Run FMBench on Amazon EC2

For some enterprise scenarios it might be desirable to run FMBench directly on an EC2 instance with no dependency on S3. Here are the steps to do this:

  1. Have a t3.xlarge (or larger) instance in the Running stage. Make sure that the instance has at least 50GB of disk space and the IAM role associated with your EC2 instance has AmazonSageMakerFullAccess policy associated with it and sagemaker.amazonaws.com added to its Trust relationships.

    {
        "Effect": "Allow",
        "Principal": {
            "Service": "sagemaker.amazonaws.com"
        },
        "Action": "sts:AssumeRole"
    }
    

  2. Setup the fmbench_python311 conda environment. This step required conda to be installed on the EC2 instance, see instructions for downloading Anaconda.

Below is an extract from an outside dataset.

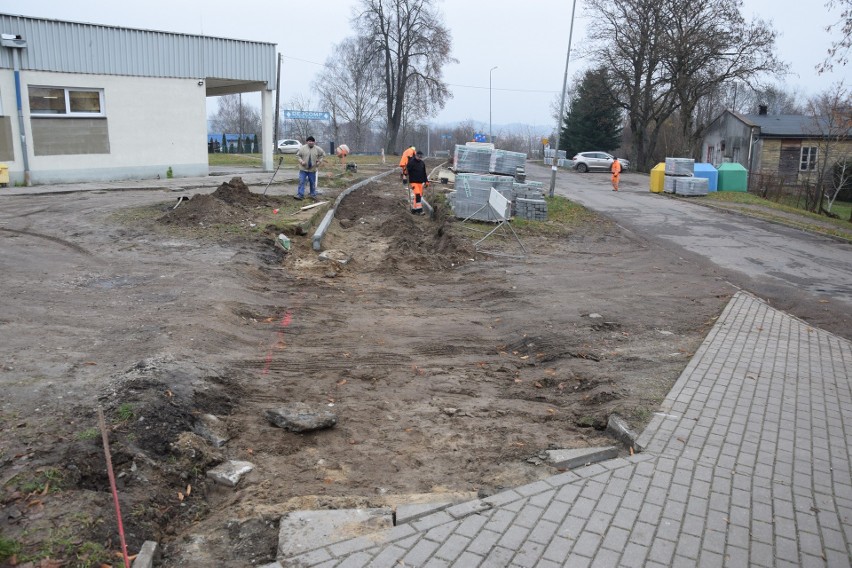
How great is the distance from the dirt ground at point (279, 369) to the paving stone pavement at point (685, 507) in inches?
16.0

    conda create --name fmbench_python311 -y python=3.11 ipykernel
    source activate fmbench_python311;
    pip install -U fmbench
    
  3. Create local directory structure needed for FMBench and copy all publicly available dependencies from the AWS S3 bucket for FMBench. This is done by running the copy_s3_content.sh script available as part of the FMBench repo. Replace /tmp in the command below with a different path if you want to store the config files and the FMBench generated data in a different directory.

    # Replace "/tmp" with "/path/to/your/custom/tmp" if you want to use a custom tmp directory
    TMP_DIR="/tmp"
    curl -s https://raw.githubusercontent.com/aws-samples/foundation-model-benchmarking-tool/main/copy_s3_content.sh | sh -s -- "$TMP_DIR"
    
  4. Run FMBench with a packaged or a custom config file. The --write-bucket parameter value is just a placeholder and an actual S3 bucket is not required. You could set the --tmp-dir flag to an EFA path instead of /tmp if using a shared path for storing config files and reports.

    fmbench --config-file $TMP_DIR/fmbench-read/configs/llama3/8b/config-ec2-llama3-8b.yml --local-mode yes --write-bucket placeholder --tmp-dir $TMP_DIR > fmbench.log 2>&1
    
  5. Open a new Terminal and navigate to the foundation-model-benchmarking-tool directory and do a tail on fmbench.log to see a live log of the run.

    tail -f fmbench.log
    
  6. All metrics are stored in the /tmp/fmbench-write directory created automatically by the fmbench package. Once the run completes all files are copied locally in a results-* folder as usual.